Он лежал среди железа недвижимым. Все – ноги, руки и могучая грудь, за исключением лица, которое чудом уцелело и осталось незадетым, были смяты и раздроблены. Точно тело было захвачено маховиком заводской машины, прошлось по валикам и зубчатым колесам.
Так недавно еще полный мощи и силы богатырь, сын привольных степей, лежал теперь раздавленный, как жалкий червь.
Кровь, алая, как цвет мака, била у него со всех сторон: из-под лаптей, из-за портков и белой, вздувшейся на груди и боках рубахи, рвалась струйками из-за стиснутых зубов.
Ефрем жил еще.
Грузно приподнялись у него веки, и выглянули потускневшие, как вечернее небо, глаза. Они выглянули на минуту, обдали обступивших рабочих холодным сиянием и сомкнулись.
Они раскрылись потом еще и еще раз.
В теле с раздробленными конечностями и помятой грудью жили одни глаза. Как два огарка, как две лампадки, боролись они с мраком.
– Доктора, доктора!
Несколько человек метнулись наверх по лесенке за доктором, но доктора не нашли.

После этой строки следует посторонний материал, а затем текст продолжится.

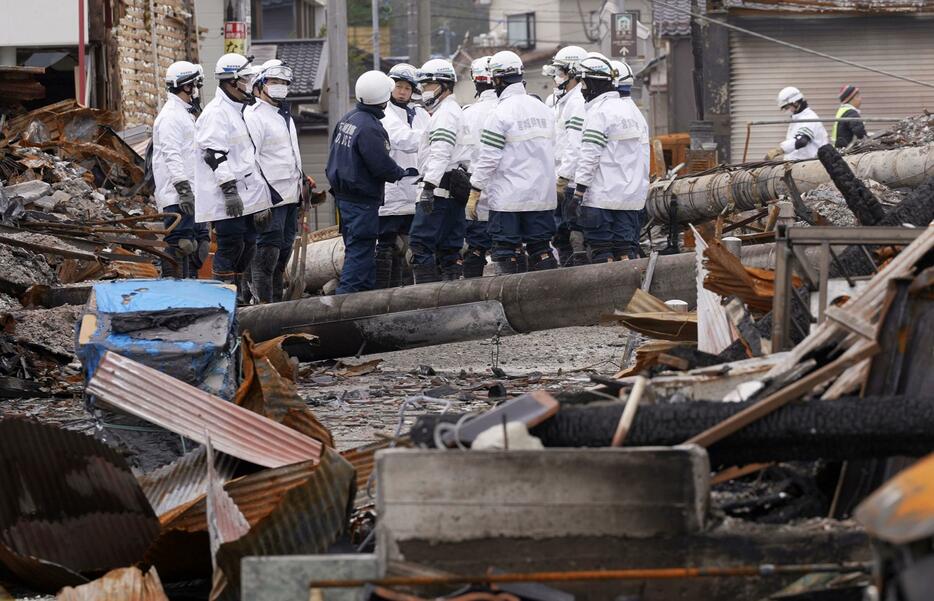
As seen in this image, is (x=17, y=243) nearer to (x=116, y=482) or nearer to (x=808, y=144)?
(x=116, y=482)

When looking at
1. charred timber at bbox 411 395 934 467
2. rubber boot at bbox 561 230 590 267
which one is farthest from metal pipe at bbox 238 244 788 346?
charred timber at bbox 411 395 934 467

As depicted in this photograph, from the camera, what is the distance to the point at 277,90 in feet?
44.2

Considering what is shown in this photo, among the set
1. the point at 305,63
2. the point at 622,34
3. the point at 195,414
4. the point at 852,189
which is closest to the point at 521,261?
the point at 852,189

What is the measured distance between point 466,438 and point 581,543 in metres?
0.45

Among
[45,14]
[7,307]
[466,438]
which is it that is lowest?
[7,307]

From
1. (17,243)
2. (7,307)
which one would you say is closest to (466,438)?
(17,243)

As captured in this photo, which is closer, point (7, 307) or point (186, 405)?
point (186, 405)

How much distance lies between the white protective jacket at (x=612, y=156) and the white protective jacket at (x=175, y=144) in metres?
3.40

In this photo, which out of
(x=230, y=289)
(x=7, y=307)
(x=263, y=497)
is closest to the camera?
(x=263, y=497)

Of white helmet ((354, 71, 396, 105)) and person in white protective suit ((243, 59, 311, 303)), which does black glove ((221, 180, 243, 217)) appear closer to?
person in white protective suit ((243, 59, 311, 303))

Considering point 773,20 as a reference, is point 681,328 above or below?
below

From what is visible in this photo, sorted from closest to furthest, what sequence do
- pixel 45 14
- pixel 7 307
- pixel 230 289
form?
pixel 230 289 → pixel 7 307 → pixel 45 14

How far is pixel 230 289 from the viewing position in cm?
775

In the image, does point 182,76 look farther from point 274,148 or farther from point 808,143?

– Доктор будет только через час!
– Тогда в больницу его!
– А как взять?! На тачку, что ли?!
– Валяй на тачку! Эй, давай шкентель!
– Шкентеля, шкентеля! – подхватили наверху. – Машинист, давай шкентель!
Бледный машинист, стоявший у люка, бросился к крану.
– Вира помалу! – заорали на него грозные голоса.
– Мало, мало! А то ты всегда шибко!
– Легче бы пускал, небось пачка не рассыпалась бы.
– Это тебе какой раз?… В прошлом году бочку сбросил и двоих покалечил!
– Ему не машинистом быть, сапожником!
Машинист, не отвечая, дернул рычаг.
Вырвался с шипением пар, и кран загромыхал, окуная в трюм подрагивающий на потертых звеньях шкентель.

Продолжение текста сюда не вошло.